Considering the legendary memory of elephants, Sri Lanka's navy may have made a lifelong friend this week. On July 11, naval divers and wildlife officials spent 12 hours rescuing a wild Asian elephant that had been swept about 9 miles out to sea.
It's unclear how exactly the elephant wound up so far from shore, but the navy suspects a strong current carried it there from somewhere near the coastal town of Kokkilai. It might have been swept up while trying to reach a patch of forest by crossing the Kokkilai Lagoon, an estuary that connects to the Bay of Bengal.
"They usually wade through shallow waters or even swim across to take a shortcut," navy spokesman Chaminda Walakuluge tells the AFP.
The situation was discovered by a naval speedboat on routine patrol, prompting the navy to send out another patrol boat and a team of divers. As the scope of the task became clear, two more vessels from the Rapid Action Boat Squadron joined in, along with a team from Sri Lanka's Department of Wildlife Conservation.
The divers were advised by wildlife officials on the scene, whose guidance "became extremely vital in the rescue mission," the navy reports. Although the distressed elephant was still swimming and snorkeling with its trunk when rescuers arrived (see the video below), they doubted it could reach land on its own. It seemed hesitant at first, but the divers eventually corralled it with rope and towed it back to shore.

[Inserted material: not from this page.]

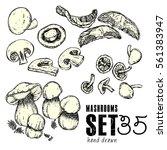 hand drawn mushrooms set.... | Shutterstock .eps vector #561383947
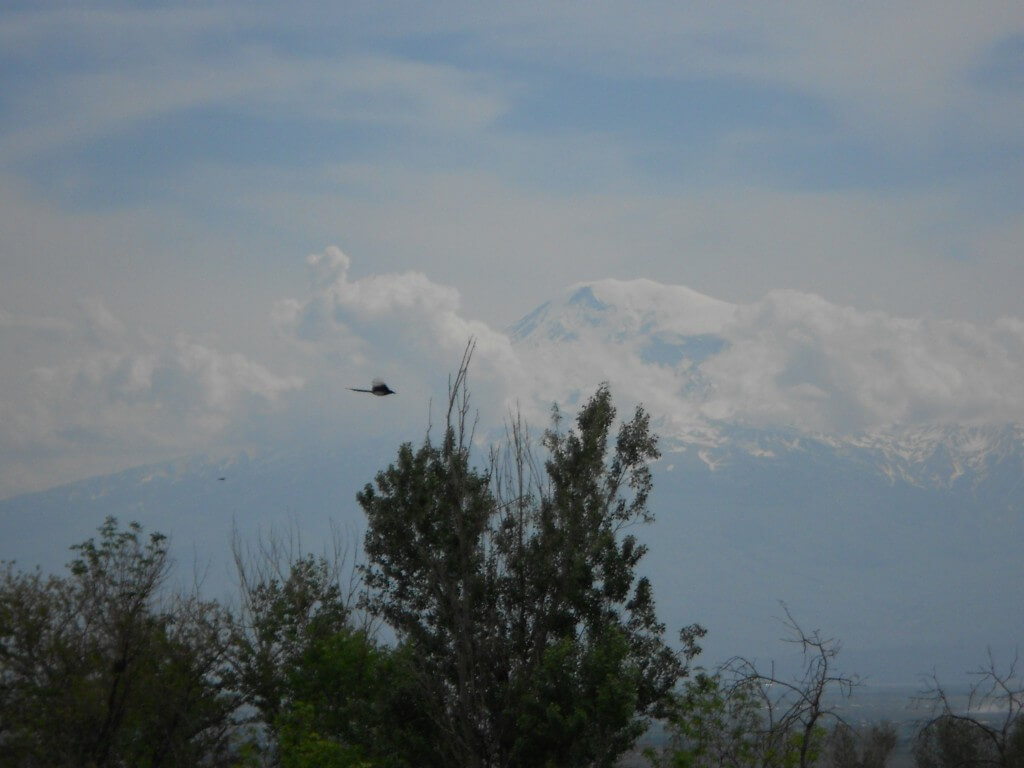 アトス山の画像 p1_39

By the time they got there, the rescue had taken 12 exhausting hours, but the elephant was OK. The navy helped guide it to the Yan Oya area in Pulmoddai, where it was handed over to wildlife officials. According to Sri Lanka's Hiru News, wildlife officials then released the elephant into the nearby jungle.
The elephant in the flume
They may look awkward in water, but elephants are actually excellent swimmers. They're known to readily cross rivers, or even shallow stretches of ocean when they feel it's worth the trouble. They often use their trunk as a natural snorkel, and the ancestors of this elephant may have even colonized Sri Lanka by swimming over from the mainland. Still, the ocean is known for throwing curveballs, and as one conservationist tells the Guardian, this elephant was likely running on empty.
"They can't keep swimming for long because they burn a lot of energy," says Avinash Krishnan of the conservation group A Rocha. "And the salt water isn't good for their skin, so in this case, the situation probably warranted human intervention."
Asian elephants are listed as an endangered species by the International Union for Conservation of Nature (IUCN), mainly due to habitat loss, fragmentation and degradation. The species was once widespread in Sri Lanka, according to the IUCN, but is now limited to the island's dry zone, and "continues to lose range to development activities throughout the island."
This particular elephant was lucky to be spotted by a patrol boat, and to receive so much help from people who could have just done nothing.
"It is a miraculous escape for the elephant," Walakuluge says.